The company told the UK environment ministry that during routine destruction of the crops, it discovered a "tiny" amount - 0.5 percent - of unauthorized genetically modified (GM) beet line.
"Aventis informed the government after discovering a background level of a second, unauthorized, herbicide tolerant GM beet line as part of the routine destruction of the crops," said a statement issued by the Department of the Environment, Transport and the Regions.
"The company used this batch of GM seed at 10 small trial sites in England this spring. Only two of the sites showed evidence of the unauthorized seed. The trials are now finished and the sites have been cleared of all GM plant material," continued the statement.
The ministry referred the matter to the Advisory Committee on Releases in to the Environment, which has advised that there is no threat to human health or the environment. But Aventis, already at the center of a public hearing over GM crops, faces investigation and possible prosecution by the government's Central Science Laboratory.
The laboratory performs statutory inspections of trial sites and acts as the government's enforcement team on any releases of GM crops. Its preliminary report into this latest incident is expected next week.
Genetic modification involves altering an organism's genetic code or DNA in a way that does not occur naturally by mating or natural recombination. Genetic engineering allows selected individual genes to be transferred from one organism into another, sometimes between non-related species.
This technology is routinely used in thousands of research laboratories worldwide and has resulted in many new products and processes such as industrial enzymes and medicines such as insulin and vaccines.
But the use of genetic modification in agriculture and the food industry is currently the focus of intense public and political debate.
Consumers, environmentalists and some scientists worry about risks to human health and the environment. Among their concerns are that GM crops could cause toxic or allergenic effects and large scale elimination of indigenous agricultural and natural species.
For that reason, the UK government has embarked upon the Farm Scale Evaluations, a three year program, which will provide information about what effects growing and managing GM crops might have on wildlife.

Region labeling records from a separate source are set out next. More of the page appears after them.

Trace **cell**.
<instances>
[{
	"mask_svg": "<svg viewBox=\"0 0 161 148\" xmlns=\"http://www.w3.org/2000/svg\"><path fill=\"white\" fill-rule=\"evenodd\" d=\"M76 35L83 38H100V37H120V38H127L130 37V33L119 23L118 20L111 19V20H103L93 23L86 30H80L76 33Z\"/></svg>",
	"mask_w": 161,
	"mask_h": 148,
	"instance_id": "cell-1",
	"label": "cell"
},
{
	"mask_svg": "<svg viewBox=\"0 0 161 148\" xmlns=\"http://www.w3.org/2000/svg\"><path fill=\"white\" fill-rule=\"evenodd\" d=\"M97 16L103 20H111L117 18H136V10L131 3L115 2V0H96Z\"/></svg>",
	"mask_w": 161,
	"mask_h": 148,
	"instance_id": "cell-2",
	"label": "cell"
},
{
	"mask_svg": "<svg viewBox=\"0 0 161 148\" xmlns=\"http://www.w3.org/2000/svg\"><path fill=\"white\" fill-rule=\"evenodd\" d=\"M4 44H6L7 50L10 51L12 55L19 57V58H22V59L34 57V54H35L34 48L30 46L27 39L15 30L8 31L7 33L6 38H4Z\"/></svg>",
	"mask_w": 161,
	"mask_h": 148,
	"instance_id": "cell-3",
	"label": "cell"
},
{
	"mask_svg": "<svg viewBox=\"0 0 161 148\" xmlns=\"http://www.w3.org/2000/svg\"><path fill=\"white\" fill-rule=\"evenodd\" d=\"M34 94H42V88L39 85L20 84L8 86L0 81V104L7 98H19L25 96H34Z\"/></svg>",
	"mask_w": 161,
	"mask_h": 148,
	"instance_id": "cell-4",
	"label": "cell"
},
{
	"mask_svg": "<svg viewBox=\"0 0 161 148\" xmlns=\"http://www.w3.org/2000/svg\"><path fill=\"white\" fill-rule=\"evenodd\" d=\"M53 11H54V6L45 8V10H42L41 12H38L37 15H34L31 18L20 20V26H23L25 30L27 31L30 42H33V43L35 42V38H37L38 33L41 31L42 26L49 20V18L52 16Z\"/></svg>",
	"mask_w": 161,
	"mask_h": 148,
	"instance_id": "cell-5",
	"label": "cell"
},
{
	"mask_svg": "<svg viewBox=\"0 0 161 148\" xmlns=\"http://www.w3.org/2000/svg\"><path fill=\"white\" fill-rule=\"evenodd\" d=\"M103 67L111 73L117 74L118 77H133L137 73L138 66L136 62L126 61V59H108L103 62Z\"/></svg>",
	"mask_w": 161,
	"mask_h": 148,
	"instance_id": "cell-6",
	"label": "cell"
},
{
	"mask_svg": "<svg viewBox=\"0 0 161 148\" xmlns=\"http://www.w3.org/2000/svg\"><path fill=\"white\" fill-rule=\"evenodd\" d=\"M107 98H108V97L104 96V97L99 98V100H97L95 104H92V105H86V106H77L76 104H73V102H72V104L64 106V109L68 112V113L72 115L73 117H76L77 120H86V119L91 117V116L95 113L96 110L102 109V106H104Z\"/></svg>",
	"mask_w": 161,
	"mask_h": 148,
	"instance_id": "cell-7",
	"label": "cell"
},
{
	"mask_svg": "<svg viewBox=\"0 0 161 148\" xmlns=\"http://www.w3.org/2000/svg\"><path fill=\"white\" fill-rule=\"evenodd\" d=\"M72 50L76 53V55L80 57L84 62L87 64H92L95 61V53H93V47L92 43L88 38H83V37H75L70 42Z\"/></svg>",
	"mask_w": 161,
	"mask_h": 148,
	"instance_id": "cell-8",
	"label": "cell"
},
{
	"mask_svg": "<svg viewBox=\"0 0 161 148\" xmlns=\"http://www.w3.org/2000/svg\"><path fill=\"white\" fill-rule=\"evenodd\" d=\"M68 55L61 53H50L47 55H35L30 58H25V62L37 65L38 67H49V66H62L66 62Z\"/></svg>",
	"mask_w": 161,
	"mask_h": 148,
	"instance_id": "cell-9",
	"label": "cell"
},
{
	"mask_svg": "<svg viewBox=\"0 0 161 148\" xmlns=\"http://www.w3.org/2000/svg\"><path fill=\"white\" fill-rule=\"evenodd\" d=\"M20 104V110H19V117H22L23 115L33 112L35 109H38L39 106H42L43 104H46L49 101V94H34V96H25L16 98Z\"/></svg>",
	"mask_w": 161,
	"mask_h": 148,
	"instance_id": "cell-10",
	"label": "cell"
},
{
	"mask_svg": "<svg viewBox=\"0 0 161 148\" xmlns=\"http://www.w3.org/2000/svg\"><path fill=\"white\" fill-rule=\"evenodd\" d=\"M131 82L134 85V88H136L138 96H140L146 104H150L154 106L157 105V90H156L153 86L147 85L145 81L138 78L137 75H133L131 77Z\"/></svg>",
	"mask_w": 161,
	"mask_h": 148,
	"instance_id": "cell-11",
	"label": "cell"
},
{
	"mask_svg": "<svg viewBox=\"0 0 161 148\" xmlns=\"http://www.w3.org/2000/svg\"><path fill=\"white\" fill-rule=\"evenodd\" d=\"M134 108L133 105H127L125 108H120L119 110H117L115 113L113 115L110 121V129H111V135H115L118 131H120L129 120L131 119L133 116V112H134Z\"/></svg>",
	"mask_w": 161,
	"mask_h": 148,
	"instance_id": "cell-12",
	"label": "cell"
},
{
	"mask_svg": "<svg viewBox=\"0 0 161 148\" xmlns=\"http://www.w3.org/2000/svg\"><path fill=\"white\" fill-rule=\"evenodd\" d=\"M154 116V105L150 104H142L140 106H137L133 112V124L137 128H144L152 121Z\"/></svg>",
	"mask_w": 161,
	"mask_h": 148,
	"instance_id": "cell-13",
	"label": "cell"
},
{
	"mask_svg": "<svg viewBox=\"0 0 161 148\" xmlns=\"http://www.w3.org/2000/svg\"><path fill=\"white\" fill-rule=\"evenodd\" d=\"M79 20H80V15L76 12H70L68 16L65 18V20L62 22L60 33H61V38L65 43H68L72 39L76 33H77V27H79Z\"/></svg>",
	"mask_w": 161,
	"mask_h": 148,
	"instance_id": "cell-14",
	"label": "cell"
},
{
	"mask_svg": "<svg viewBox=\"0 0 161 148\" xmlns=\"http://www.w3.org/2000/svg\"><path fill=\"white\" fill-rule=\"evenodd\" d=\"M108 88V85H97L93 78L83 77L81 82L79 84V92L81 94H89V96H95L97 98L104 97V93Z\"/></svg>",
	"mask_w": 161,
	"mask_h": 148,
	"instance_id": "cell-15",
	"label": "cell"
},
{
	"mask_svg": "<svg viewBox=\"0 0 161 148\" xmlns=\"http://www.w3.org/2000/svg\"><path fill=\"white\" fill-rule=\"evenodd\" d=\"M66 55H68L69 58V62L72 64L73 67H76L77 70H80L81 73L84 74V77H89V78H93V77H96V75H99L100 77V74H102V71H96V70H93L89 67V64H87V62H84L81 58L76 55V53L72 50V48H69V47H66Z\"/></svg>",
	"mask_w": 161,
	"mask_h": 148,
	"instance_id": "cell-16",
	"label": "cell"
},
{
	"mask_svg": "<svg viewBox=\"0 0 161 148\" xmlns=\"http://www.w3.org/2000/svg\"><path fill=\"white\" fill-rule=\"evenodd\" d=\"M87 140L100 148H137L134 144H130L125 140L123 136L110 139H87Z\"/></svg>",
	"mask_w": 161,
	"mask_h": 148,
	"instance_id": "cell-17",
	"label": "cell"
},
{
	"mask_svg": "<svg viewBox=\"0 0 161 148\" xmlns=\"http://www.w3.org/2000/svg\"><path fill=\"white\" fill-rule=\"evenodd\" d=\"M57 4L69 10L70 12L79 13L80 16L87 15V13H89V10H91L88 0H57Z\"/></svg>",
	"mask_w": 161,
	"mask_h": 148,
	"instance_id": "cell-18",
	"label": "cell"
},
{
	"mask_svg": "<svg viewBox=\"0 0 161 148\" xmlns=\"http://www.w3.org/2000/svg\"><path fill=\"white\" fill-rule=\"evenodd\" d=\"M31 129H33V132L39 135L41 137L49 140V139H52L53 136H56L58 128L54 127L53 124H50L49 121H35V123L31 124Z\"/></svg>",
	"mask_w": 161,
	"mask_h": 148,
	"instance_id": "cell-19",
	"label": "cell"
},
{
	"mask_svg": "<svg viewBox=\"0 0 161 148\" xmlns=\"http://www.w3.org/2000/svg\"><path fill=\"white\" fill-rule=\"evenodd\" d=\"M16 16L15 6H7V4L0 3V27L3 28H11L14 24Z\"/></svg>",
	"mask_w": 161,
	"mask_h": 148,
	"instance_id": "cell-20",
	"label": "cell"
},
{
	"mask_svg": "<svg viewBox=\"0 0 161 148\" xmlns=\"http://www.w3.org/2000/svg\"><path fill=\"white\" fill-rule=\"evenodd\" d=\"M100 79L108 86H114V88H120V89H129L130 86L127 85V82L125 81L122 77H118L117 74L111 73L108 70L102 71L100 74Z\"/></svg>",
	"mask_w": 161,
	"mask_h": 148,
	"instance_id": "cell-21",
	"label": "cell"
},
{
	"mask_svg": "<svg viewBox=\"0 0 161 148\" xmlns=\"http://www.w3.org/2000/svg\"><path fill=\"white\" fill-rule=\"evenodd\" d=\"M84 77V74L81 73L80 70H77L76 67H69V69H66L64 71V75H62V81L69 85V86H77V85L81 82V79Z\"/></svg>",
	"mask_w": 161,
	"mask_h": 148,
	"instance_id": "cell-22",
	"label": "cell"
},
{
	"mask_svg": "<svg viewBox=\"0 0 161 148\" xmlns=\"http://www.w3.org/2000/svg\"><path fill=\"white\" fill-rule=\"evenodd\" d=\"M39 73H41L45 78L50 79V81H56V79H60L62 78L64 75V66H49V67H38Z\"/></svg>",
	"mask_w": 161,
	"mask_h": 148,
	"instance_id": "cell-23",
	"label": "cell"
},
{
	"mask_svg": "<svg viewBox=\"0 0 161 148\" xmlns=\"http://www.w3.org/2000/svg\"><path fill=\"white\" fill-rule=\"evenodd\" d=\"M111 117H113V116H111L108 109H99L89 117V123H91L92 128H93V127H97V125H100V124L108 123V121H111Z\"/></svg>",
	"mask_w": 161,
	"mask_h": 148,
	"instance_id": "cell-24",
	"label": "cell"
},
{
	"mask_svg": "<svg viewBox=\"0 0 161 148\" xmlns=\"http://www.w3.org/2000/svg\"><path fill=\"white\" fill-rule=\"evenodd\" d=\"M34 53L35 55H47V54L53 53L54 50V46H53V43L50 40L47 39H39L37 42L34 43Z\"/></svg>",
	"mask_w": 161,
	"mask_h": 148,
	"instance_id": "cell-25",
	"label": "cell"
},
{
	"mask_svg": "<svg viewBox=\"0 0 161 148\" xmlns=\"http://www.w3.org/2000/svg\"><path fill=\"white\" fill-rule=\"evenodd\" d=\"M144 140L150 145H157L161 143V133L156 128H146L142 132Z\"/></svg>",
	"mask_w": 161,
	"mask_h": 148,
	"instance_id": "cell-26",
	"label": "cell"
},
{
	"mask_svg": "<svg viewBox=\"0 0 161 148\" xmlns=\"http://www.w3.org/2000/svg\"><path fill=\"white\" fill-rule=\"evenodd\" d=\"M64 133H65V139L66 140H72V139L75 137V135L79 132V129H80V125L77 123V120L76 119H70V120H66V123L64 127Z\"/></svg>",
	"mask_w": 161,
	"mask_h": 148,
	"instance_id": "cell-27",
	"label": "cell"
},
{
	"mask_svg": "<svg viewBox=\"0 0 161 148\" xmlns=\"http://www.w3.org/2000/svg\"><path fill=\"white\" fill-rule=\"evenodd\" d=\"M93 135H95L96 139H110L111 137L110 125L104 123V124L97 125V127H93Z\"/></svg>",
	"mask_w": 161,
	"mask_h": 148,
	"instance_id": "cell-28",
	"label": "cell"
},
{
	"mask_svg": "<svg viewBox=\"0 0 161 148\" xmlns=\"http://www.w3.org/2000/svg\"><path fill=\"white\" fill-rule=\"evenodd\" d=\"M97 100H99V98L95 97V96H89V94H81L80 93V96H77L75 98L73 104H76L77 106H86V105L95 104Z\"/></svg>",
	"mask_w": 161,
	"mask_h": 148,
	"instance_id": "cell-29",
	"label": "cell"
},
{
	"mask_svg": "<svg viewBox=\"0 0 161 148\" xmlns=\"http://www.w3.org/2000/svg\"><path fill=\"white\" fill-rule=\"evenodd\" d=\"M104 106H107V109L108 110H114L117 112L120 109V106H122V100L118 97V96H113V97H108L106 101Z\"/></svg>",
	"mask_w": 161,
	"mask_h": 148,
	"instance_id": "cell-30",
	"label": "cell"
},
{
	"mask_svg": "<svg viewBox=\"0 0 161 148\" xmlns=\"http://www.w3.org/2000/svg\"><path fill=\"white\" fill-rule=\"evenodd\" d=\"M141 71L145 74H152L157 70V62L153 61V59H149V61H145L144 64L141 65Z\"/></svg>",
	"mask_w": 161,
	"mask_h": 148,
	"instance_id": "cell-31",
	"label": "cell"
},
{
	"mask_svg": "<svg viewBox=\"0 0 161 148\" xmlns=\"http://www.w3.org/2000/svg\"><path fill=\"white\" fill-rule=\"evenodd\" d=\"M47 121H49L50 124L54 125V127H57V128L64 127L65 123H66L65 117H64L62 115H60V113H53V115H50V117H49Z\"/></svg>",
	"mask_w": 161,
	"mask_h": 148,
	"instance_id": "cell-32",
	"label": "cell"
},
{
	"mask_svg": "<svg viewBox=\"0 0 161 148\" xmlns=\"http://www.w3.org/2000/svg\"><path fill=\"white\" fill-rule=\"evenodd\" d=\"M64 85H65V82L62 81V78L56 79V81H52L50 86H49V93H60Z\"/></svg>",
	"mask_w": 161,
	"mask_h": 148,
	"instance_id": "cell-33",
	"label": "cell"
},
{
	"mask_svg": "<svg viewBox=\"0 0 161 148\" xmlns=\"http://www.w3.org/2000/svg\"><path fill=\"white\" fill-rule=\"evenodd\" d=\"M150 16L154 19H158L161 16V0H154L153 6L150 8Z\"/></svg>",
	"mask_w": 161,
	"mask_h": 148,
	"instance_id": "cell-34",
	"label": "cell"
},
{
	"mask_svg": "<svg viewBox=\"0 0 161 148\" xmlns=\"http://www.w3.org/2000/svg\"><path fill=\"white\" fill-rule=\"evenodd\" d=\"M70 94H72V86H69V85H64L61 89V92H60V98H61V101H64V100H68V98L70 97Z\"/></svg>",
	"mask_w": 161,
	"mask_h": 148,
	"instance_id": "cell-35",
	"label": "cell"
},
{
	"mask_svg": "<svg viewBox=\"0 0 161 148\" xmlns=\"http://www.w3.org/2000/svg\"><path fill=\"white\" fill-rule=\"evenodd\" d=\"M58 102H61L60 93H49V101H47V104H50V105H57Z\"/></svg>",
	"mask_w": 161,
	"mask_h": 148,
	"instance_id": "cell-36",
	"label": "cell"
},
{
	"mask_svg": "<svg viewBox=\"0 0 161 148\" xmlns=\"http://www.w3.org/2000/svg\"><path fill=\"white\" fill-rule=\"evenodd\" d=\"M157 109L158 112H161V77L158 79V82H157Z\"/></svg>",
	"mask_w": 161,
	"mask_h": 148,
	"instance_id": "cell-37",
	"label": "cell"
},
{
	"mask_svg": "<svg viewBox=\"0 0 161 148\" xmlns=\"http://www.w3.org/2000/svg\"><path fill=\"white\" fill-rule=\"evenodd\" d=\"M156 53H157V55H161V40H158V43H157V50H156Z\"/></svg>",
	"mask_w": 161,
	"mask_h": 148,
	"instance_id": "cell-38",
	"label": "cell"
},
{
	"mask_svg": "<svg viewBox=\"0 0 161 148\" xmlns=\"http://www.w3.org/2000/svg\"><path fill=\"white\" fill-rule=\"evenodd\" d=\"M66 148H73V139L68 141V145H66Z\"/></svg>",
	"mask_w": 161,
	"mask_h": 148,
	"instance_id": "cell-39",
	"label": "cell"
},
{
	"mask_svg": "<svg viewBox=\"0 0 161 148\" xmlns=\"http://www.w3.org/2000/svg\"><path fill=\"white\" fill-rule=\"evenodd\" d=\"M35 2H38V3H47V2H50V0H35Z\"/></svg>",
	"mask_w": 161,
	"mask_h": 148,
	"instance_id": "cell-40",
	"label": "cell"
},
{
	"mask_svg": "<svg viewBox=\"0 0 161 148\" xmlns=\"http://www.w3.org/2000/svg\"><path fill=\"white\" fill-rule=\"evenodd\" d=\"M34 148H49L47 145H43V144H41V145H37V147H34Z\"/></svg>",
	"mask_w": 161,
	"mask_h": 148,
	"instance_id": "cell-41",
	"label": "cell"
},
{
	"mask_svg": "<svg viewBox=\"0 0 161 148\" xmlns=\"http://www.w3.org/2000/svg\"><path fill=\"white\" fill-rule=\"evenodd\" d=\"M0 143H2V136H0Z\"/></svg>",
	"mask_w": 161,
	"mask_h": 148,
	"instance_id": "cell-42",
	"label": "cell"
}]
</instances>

But the 10 trial sites set up by Aventis were not part of these evaluations. "This research is over and above the existing regulatory framework, which has already ensured that these GM crops are safe for human health and the environment," said yesterday's ministry statement.
Aventis GM beet trial falls under the UK's small scale research and development consent known as Part B. Part B rules stipulate that the crop, in this case GM beet, is not allowed to flower, therefore no GM pollen can be produced and no cross pollination can take place.

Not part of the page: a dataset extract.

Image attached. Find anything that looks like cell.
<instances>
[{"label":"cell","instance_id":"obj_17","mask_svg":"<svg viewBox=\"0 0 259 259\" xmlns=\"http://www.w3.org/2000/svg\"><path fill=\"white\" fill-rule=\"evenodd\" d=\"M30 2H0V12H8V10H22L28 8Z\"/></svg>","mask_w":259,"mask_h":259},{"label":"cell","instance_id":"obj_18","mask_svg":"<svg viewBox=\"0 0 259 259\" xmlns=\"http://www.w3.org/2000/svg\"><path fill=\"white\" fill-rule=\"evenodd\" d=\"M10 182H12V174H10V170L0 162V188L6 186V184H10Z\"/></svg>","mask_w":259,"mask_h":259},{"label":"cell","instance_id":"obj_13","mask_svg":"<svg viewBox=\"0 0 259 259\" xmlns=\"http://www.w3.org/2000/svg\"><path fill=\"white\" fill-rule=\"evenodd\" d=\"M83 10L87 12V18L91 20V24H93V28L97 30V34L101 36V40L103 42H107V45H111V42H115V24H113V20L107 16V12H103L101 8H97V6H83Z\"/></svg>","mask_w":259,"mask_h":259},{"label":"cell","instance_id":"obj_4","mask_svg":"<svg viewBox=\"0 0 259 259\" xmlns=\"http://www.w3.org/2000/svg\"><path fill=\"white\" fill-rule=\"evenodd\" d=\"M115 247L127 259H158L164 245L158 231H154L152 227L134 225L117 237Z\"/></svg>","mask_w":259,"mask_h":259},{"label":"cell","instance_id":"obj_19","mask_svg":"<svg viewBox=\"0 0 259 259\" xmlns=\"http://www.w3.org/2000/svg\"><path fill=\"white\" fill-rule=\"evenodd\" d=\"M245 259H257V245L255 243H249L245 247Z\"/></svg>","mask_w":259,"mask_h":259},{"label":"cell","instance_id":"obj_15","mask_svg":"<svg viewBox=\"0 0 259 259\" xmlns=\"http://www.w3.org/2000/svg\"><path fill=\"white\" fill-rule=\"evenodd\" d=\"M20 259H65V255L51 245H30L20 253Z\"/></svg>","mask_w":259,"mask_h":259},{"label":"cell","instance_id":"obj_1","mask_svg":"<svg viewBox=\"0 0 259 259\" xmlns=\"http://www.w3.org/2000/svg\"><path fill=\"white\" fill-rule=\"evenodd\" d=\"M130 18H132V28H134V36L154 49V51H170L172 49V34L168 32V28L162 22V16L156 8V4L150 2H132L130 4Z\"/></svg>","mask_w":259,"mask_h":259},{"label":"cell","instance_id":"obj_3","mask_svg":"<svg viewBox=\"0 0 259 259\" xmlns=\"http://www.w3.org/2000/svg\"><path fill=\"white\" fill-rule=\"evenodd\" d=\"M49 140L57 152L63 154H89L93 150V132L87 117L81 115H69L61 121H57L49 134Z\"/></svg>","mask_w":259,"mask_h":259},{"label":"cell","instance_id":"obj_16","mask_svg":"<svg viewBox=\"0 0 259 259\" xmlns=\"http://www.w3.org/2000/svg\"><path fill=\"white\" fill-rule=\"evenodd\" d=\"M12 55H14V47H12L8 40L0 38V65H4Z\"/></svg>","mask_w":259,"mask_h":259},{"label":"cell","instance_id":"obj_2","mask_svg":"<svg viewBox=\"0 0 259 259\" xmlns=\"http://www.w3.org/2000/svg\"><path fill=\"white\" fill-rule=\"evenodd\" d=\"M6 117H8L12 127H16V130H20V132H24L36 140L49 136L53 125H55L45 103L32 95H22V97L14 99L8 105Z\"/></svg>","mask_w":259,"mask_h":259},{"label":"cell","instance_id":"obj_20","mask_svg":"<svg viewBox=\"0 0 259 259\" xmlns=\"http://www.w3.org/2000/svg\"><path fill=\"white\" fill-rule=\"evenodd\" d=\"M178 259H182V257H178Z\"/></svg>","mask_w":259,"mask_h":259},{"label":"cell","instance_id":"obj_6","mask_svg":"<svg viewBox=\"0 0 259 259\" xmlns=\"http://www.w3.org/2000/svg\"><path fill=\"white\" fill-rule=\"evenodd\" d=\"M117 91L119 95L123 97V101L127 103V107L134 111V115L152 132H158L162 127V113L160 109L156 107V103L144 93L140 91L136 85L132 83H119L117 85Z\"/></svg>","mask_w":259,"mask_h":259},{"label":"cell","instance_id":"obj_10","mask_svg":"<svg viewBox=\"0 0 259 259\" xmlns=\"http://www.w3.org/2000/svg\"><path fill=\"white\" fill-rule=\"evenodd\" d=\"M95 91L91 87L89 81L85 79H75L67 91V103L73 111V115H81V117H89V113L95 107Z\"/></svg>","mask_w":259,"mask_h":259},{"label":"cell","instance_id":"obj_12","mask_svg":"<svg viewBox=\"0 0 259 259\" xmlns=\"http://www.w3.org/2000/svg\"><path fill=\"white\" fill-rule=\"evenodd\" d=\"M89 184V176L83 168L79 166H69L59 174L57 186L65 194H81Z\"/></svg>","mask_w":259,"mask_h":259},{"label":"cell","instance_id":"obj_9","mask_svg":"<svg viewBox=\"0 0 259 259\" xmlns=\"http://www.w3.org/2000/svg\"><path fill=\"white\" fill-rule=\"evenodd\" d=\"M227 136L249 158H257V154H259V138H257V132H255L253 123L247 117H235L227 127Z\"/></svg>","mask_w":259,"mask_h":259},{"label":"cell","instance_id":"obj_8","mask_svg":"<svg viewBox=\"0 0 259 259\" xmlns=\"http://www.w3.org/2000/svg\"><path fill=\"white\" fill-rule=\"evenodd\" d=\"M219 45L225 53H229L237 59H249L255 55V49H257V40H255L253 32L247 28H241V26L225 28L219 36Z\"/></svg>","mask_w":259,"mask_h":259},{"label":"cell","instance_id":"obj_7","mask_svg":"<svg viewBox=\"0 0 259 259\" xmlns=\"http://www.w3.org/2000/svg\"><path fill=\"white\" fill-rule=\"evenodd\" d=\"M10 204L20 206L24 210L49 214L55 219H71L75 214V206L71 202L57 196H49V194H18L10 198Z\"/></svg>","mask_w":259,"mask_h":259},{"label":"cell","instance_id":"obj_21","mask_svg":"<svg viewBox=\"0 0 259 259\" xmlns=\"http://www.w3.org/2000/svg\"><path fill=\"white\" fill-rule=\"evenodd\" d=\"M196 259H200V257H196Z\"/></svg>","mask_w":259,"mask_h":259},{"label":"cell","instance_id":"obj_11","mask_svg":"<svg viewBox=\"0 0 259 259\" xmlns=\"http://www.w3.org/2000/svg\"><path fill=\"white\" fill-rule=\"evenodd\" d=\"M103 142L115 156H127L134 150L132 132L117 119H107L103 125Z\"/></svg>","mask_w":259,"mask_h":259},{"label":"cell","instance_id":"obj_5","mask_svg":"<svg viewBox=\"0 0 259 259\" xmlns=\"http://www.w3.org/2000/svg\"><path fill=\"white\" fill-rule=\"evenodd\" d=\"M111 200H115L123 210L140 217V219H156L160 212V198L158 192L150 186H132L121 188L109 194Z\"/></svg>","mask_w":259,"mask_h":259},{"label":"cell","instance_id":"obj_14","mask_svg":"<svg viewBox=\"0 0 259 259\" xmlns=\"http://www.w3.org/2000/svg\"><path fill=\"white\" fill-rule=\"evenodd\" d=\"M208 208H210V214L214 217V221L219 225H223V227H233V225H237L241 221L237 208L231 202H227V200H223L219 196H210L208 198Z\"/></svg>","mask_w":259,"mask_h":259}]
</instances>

Part B consent also means that the crop cannot enter the food or feed chain, and trial sites are monitored intensively for two years.
Aventis is currently in the middle of public hearing into its application to have Chardon LL, a GM fodder maize, added to the UK's National Seed List. Inclusion on the list would allow Chardon LL to be grown commercially but environmental group Friends of the Earth has challenged the application.
Last week the company was warned that its application may fail if it refused to give evidence at the public hearing.
"The Friends of the Earth representation contains a considerable number of questions in relation to the soundness of any potential decision to add Chardon LL to the national list, which as a straightforward matter of fact are in no way at all answered in the Aventis written representations," said Alun Alesbury, the senior Barrister chairing the hearing.
Alesbury said that unless he could be persuaded that all objections not covered by Aventis' written submission are irrelevant, then "I will have had to report to Ministers that there are numerous points of objection which were not addressed in Aventis' original submissions and which have not been answered at all by evidence at the Hearing."
"Unless Ministers are persuaded that all points are irrelevant, how can they [Aventis] conceive that Ministers can make a decision favourable to their application," he continued. Aventis should "think carefully on the stance they are adopting" or face the "almost inevitable consequences of that stance," said Alesbury.